21.00 – 23.00 / Watershed / Bristol
Thriller probing life for young men in the Cape Flats townships. A young boy comes of age while a father searches for his long lost son in streets divided by gang war. The 100 year-old Number Gang allocates, usurps and controls notions of family and identity. Finally the boy is forced to make a choice between the family of the gangs and the real family he’s never known.

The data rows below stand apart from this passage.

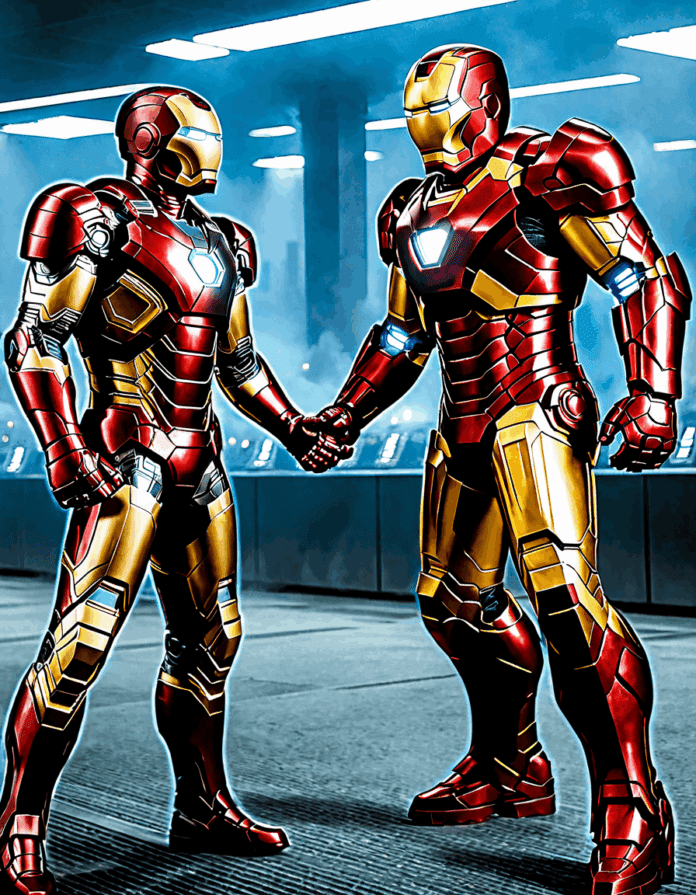 iron man 2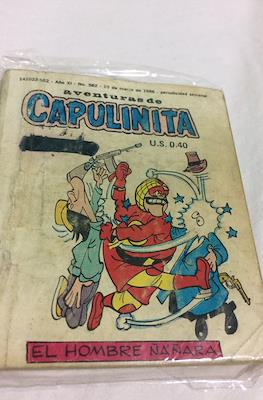 Aventuras de Capulinita #582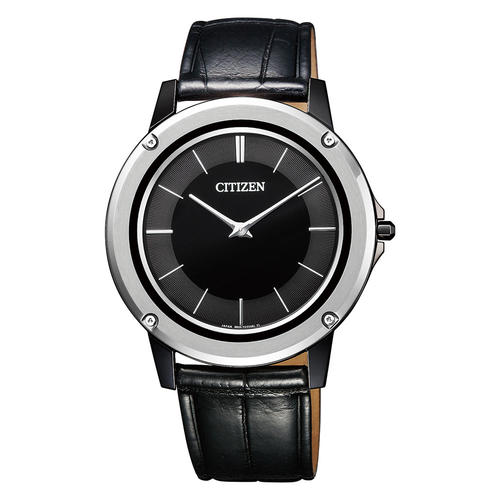 <Eco-Drive One>ステンレスモデル
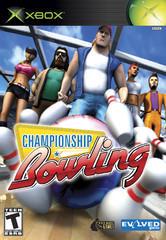 Championship Bowling - Xbox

Sun 9 Nov / 10.45 – 12.45 / Watershed / Bristol
Anti-apartheid activist Albie Sachs was blown up by a car bomb set by South African apartheid forces. He survived, but lost an arm and an eye. He recuperated in England and at the installation of democracy in 1994, returned to help write South Africa’s new constitution. Held by many as the best in the world, this constitution is Albie’s ‘soft vengeance’. A positive and uplifting view of the values of forgiveness.
Sun 9 Nov / 13.00 – 14.40 / Watershed / Bristol
Following the success of Nairobi Half Life and Something Necessary (Afrika Eye 2013), Kenyan production house One Fine Day’s latest film follows the lives of multiple characters trying to find themselves in a world of political intrigue, revenge, love and longings for success complemented by the background of the thriving yet unregulated veve (khat) business.

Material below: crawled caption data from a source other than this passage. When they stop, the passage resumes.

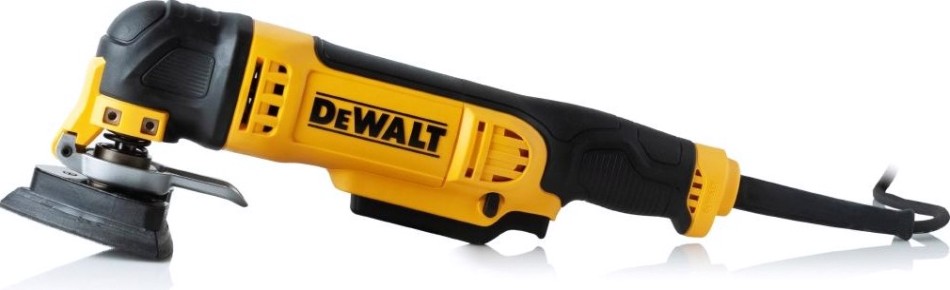 Многофункциональный инструмент сетевой DeWALT DWE 315 [DWE315-QS]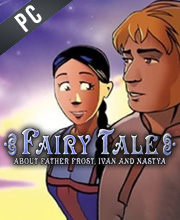 Fairy Tale About Father Frost, Ivan and Nastya Pc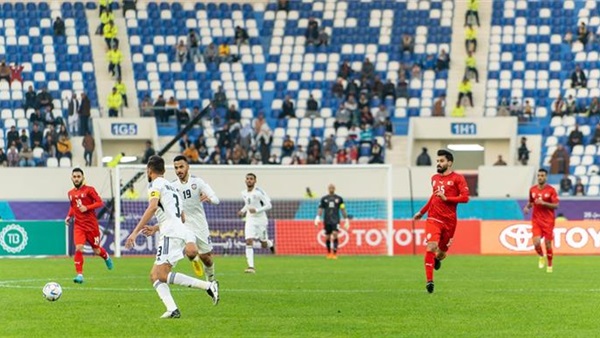 مباراة البحرين والكويت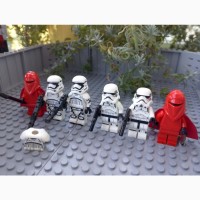 Конструктор Lego STAR WARS набор 75078 лего стар варс штурмовики баттл-пак империя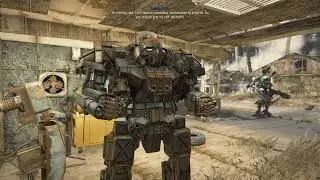 Fallout 4 Mod showcase: Goliath Prime - Male Automatron Voice Rework -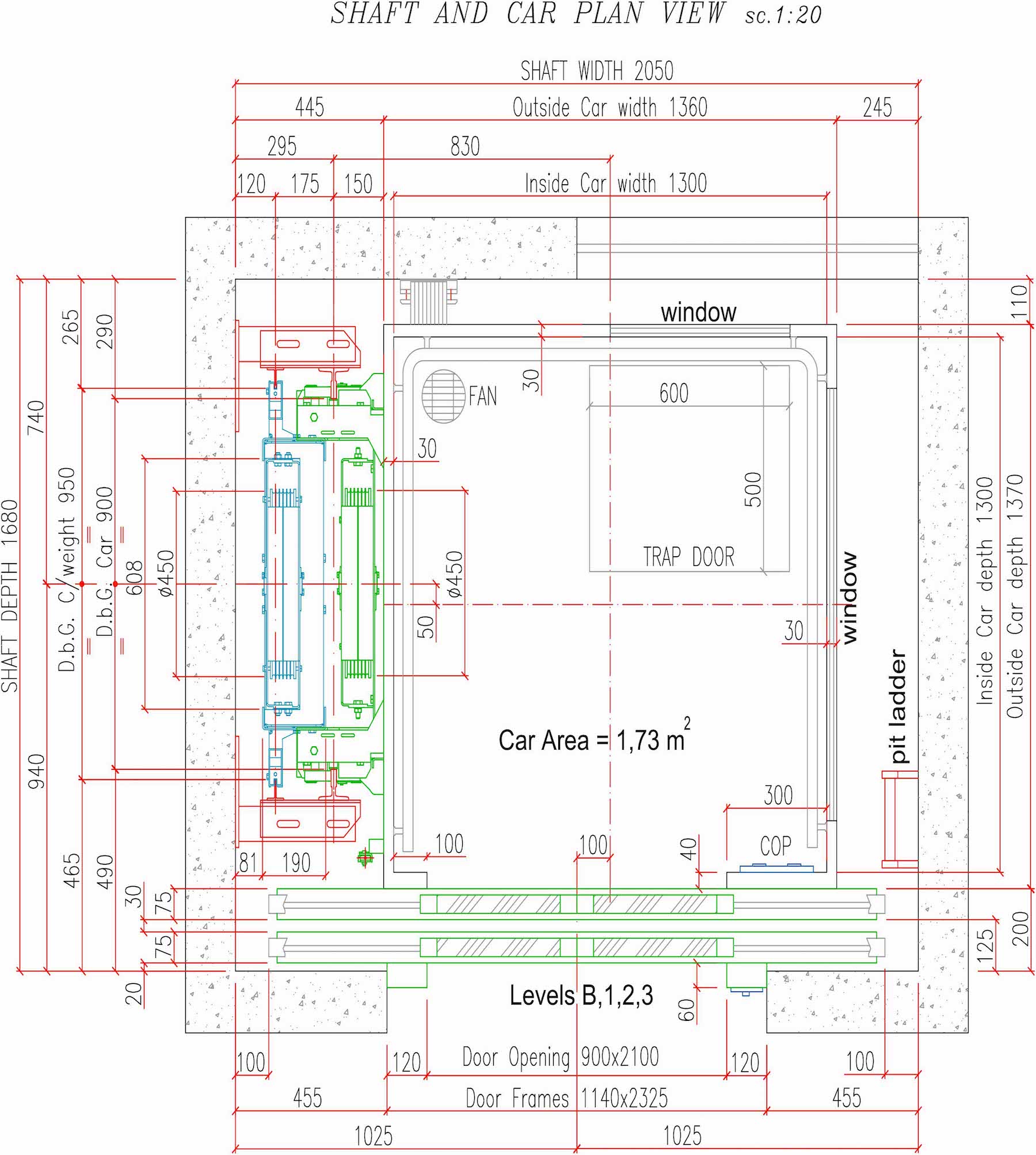 Progettazione Ascensori A Milano Montano Engineering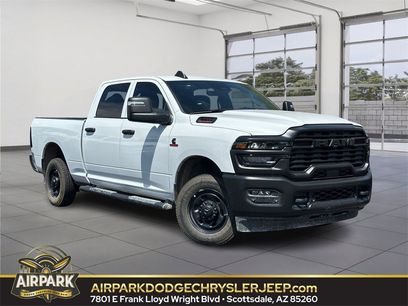 New 2026 RAM 2500 Tradesman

Sun 9 Nov / 15.00 – 16.30 / Watershed / Bristol
In August 2012, workers in one of South Africa’s biggest platinum mines began a strike for better wages. Six days later the police brutally suppressed the strikers, killing 34 and injuring many more. Miners Shot Down shows the courageous fight waged by low-paid workers against the combined forces of the mining company, the ANC government and their allies in the National Union of Mineworkers.

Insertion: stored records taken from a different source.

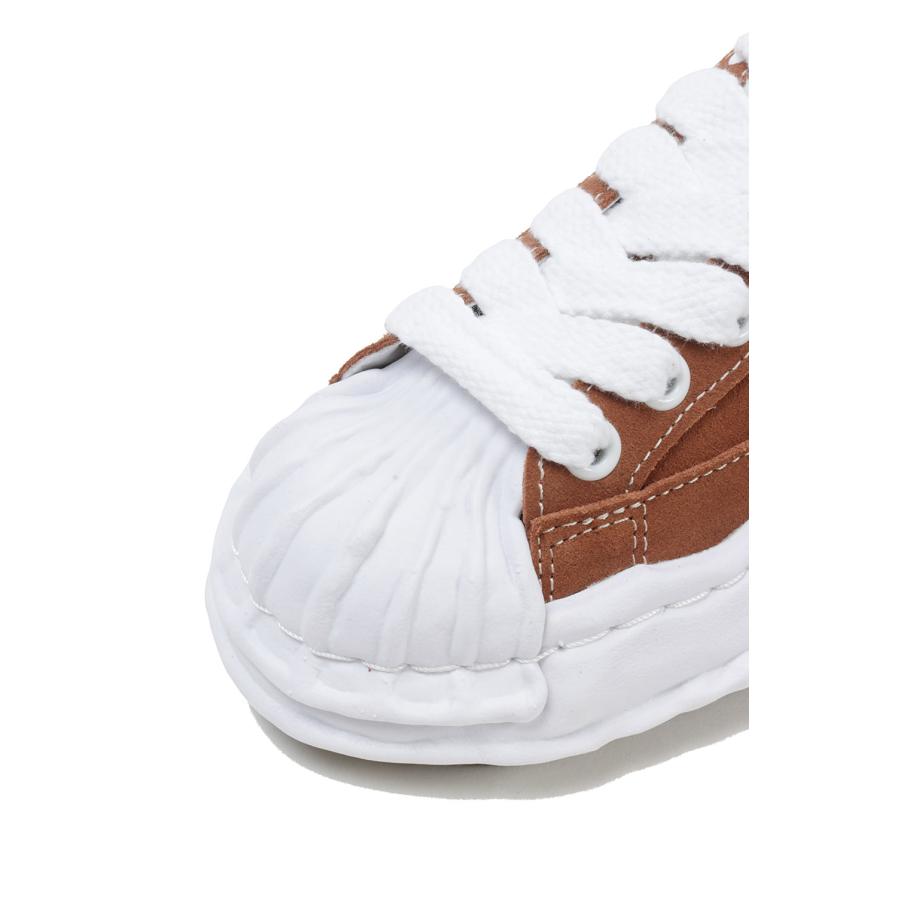 BLAKEY / original sole suede Low-Top sneaker - BROWN (A17FW745) MIHARA YASUHIRO -Women(ミハラ ヤスヒロ) |  | 07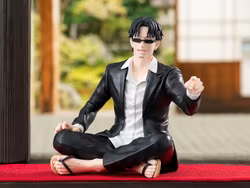 Kagurabachi Seiichi Samura High Premium Perching Figure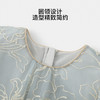 【英氏】【110-170】女童春秋刺绣连衣裙 商品缩略图4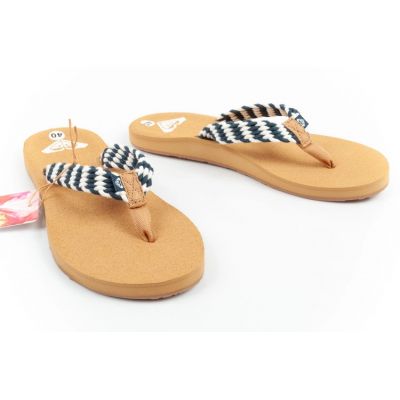 Roxy Infradito Porto, fashionable and comfortable for the beach
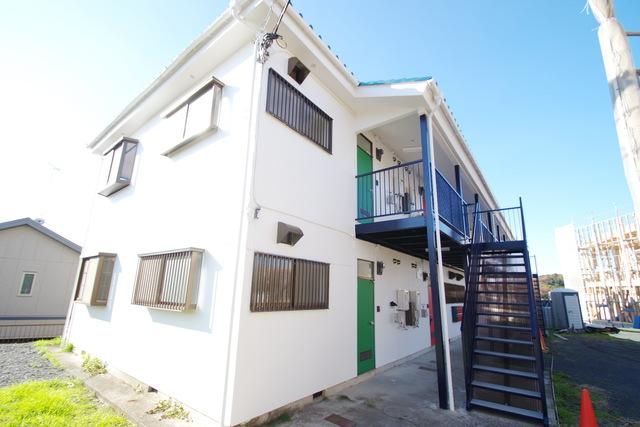 建物外観　★お部屋探しはタウンハウジング稲田堤店まで★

Sun 9 Nov / 17.00 – 18.40 / Watershed
A passionate affair self-destructs as lovers end up as serial killers. An emotional S. African version of Bonnie and Clyde, we follow both culprits and police as they return to the scenes of the crime. A combustible tale of murder and romance, truth and lies, set amongst the marginalised white underclass.
Sun 9 Nov / 19.30 – 21.40 / Watershed /Bristol
As desert nomads, Kidane and his family are spared the chaos of Timbuktu when fundamentalists take over. But their destiny changes when Kidane accidentally kills Amadou, the fisherman who slaughtered his beloved cow. He now has to face the new laws of the foreign occupants. Widely tipped as Cannes winner.
‘One of the true humanists of recent cinema with this stunningly shot and deeply empathetic drama’.